Les photos de Rineke Dijkstra

«Cette photographe néerlandaise a notamment regroupé des portraits de jeunes dans la série Beach Portraits. L'approche est très simple, mais cette artiste parvient à capter toute la vulnérabilité des êtres qu'elle photographie. La série Water-polo, du photographe français Charles Fréger, m'a fait le même effet. Cette façon de capter les physionomies m'a beaucoup interpelée, et ces oeuvres m'ont nourrie sur le plan de la mise en scène. Tout comme les films d'Andrea Arnold et de Cristian Mungiu, qui sont souvent construits autour de personnages qui observent. Quand on écrit une histoire de "coming of age", comme l'est finalement celle d'Une colonie, il y a des codes très précis au départ parce que le genre est déjà très fréquenté. Un prof au cégep disait toujours qu'il valait mieux partir d'un cliché que d'y arriver!»
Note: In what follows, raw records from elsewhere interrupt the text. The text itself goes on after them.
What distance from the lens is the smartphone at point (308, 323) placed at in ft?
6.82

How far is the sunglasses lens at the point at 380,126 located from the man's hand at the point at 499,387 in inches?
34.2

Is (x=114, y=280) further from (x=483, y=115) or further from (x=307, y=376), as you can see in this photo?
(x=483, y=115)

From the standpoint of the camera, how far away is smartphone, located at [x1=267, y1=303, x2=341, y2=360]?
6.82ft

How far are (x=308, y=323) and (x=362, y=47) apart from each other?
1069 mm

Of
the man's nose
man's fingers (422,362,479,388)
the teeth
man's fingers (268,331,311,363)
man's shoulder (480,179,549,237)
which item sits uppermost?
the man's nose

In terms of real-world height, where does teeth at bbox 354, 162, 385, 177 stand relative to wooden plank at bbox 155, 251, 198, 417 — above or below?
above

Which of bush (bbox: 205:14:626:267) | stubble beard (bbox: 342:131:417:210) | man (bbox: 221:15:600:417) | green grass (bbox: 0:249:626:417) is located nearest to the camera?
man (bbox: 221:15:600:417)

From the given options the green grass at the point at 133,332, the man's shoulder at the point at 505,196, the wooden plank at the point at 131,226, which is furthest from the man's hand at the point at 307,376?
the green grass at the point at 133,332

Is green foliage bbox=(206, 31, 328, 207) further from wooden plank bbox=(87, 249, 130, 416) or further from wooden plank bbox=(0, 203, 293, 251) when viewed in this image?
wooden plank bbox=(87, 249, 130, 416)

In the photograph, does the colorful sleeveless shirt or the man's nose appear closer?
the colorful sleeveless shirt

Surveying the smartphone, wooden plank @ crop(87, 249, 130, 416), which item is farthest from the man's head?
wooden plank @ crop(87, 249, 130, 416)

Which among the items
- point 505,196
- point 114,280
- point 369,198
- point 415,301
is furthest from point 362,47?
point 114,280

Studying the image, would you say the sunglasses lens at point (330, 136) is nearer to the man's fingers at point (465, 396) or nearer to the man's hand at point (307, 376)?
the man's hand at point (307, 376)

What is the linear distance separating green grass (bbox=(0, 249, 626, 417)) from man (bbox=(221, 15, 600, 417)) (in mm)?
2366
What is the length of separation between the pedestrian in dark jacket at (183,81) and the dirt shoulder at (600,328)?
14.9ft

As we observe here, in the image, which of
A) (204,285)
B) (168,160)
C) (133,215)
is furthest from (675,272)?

La nouvelle vague roumaine

«En 2006, j'ai habité en Roumanie. J'ai pu enseigner le théâtre et le cinéma dans le cadre d'activités parascolaires là-bas. J'y étais à l'époque de la naissance de ce qu'on a appelé la nouvelle vague roumaine. Le cinéma de Cristian Mungiu, bien sûr, qui a remporté la Palme d'or du Festival de Cannes en 2007 grâce à 4 mois, 3 semaines, 2 jours, est remarquable. Le film 12:08 à l'est de Bucarest, de Corneliu Porumboiu, m'a beaucoup plu aussi. Je suis très impressionnée par tout ce mouvement, car les cinéastes qui en font partie ont très peu de moyens. Chaque film tient du miracle!»

Jean-Michel Blais

«J'adore ce qu'il fait. Sa démarche s'inscrit dans la simplicité, et je trouve sa musique très cinématographique.»

Goran Bregovic

«J'ai toujours aimé les trames musicales de films. Celles de Goran Bregovic sont magnifiques, surtout celles qu'il a composées pour les films d'Emir Kusturica. La bande originale d'Underground m'a particulièrement marquée. J'ai eu la chance de le voir en spectacle à Montréal il y a quelques années. C'était magnifique.»

Karen Pinette Fontaine

«J'ai grandi à Saint-Aimé, près de la réserve autochtone d'Odanak, mais nous n'avions pas vraiment de contacts avec les Abénakis. Devenue adulte, j'ai travaillé pour le Wapikoni mobile, et j'ai eu la chance de passer quatre étés chez les Innus de la Côte-Nord. Ce fut pour moi un choc de découvrir cette culture très riche, à l'intérieur même de notre territoire. Quand j'ai écrit Une colonie, j'ai construit le personnage de Jimmy, le jeune autochtone, en pensant aux jeunes rencontrés là-bas. C'est grâce au Wapikoni mobile que j'ai pu rencontrer Karen Pinette Fontaine, une jeune femme de 19 ans, qui possède une hyper belle plume et qui fait des choses extraordinaires. Elle a notamment réalisé Batailles, un court métrage qui nous a jetés à terre!»

Léolo

«Quand j'ai vu Léolo au cégep la première fois, j'ai pleuré toutes les larmes de mon corps dès la cinquième minute! Ce film de Jean-Claude Lauzon m'a profondément touchée. Il m'a aussi permis de croire qu'il était possible de faire ce genre de cinéma au Québec. Vraiment, ce film a été déterminant pour moi. Je retrouvais dans celui-ci une poésie audacieuse, une mise en scène fellinienne aux accents burlesques, libre, d'une belle folie lyrique. Un film portant sur l'imaginaire très intime du cinéaste, mais qui restait quand même profondément ancré dans notre culture québécoise. Spontanément, je dirais que c'est le plus beau film jamais produit au Québec.»

Une colonie est à l'affiche au Québec.